EXERCISE:
Omitting any pictures, transcribe the entries below exactly.

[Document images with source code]
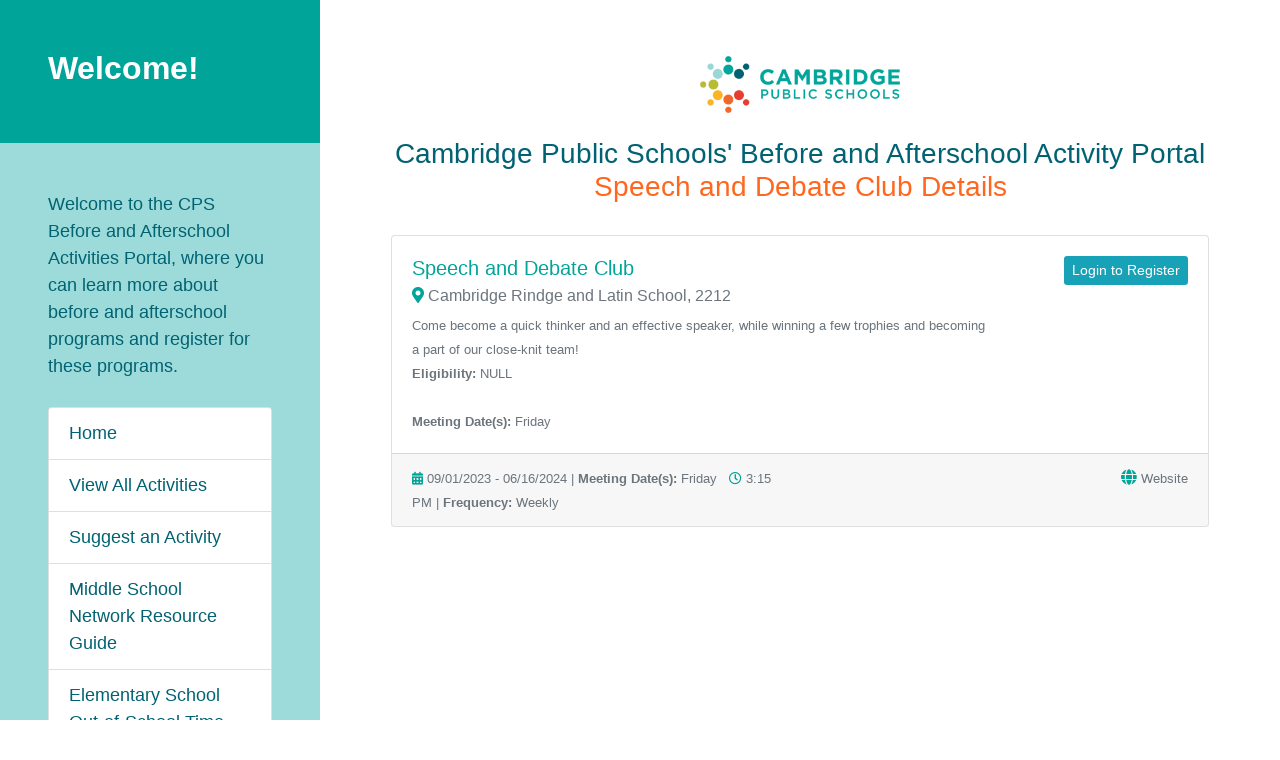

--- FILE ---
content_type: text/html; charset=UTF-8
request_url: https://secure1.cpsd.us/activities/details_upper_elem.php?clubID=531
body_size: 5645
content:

TASK ANSWER:
--- FILE ---
content_type: text/html; charset=UTF-8
request_url: https://secure1.cpsd.us/activities/details_upper_elem.php?clubID=531
body_size: 5645
content:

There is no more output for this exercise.